Alcoa (NYSE: AA) kicked off earnings season with a bang late yesterday, spurring a stock-market rally early today to help erase five straight days of losses.
Alcoa’s first-quarter earnings of 10 cents a share were down nearly 70% from the 28 cents per share the company earned a year ago, but exceeded what most analysts were expecting. The earnings beat has sent the stock surging 8.4% this morning to $10.10 per share. Alcoa shares are now up 17% in 2012.
That’s good news for the market as a whole. Alcoa has long been deemed a bellwether stock because it manufactures aluminum, the second-most used metal in the U.S. behind steel.
When Alcoa’s sales are good that means its customers in the transportation, construction, packaging, sporting good and household appliance industries, among others, are spending freely on aluminum – a telltale sign of general economic health.
So Alcoa’s better-than-expected earnings have convinced investors to start buying stocks again today. The S&P 500 rose more than 1% in early trading, while the Dow Jones Industrial Average shot up 112 points, or 0.9%. The Nasdaq outdid both those indexes, climbing 1.2%.
This is a complete turnaround from how U.S. stocks have performed over the past week. The S&P has fallen for five straight days, shedding 3% since April 2. The Dow has fallen even further, dropping 3.5% over the same period to dip to its lowest level in more than two months.

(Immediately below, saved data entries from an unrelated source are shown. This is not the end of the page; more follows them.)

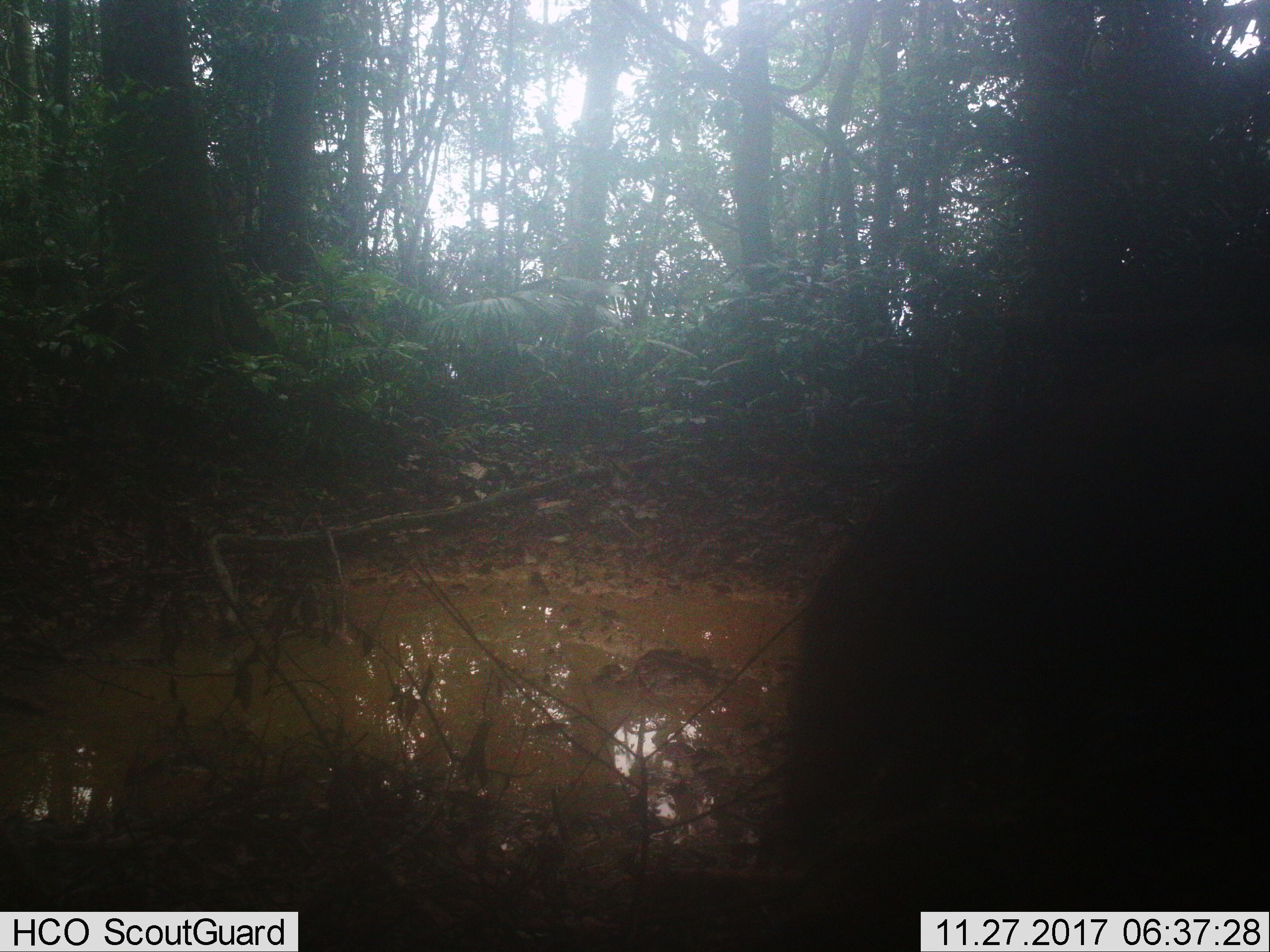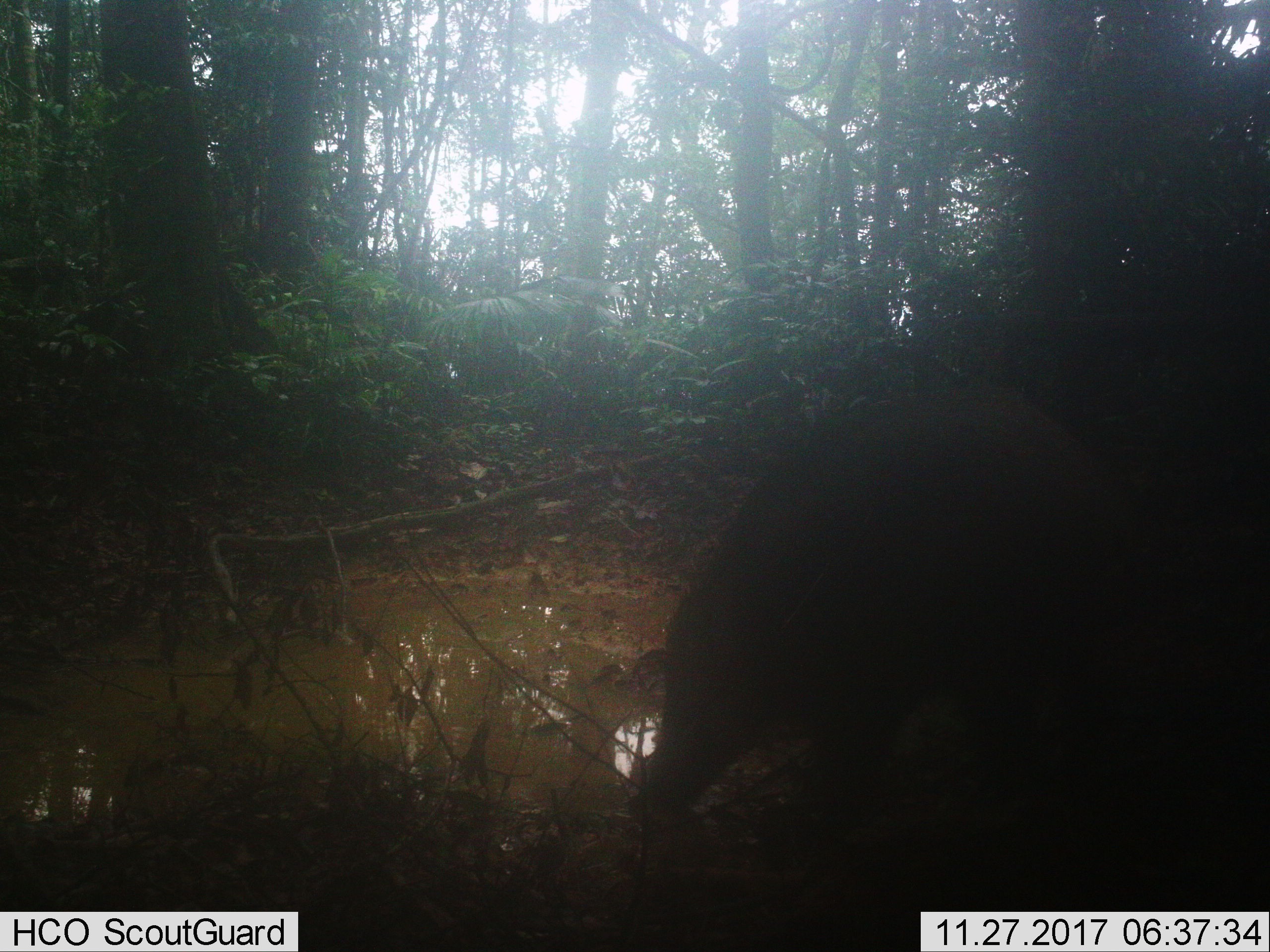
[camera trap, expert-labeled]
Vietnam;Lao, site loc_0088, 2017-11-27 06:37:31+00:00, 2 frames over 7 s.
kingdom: Animalia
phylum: Chordata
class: Mammalia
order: Artiodactyla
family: Suidae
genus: Sus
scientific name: Sus scrofa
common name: eurasian wild pig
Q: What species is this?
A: Eurasian wild pig (Sus scrofa).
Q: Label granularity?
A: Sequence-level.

Whether the markets can sustain this morning’s rally will depend largely on how the next few rounds of earnings go. Financials are up next: JPMorgan Chase (NYSE: JPM) and Wells Fargo (NYSE: WFC) are slated to report earnings on Friday.
That will be a window into how the big banks performed in the first quarter – and another important measuring stick for how quickly the U.S. economy is growing.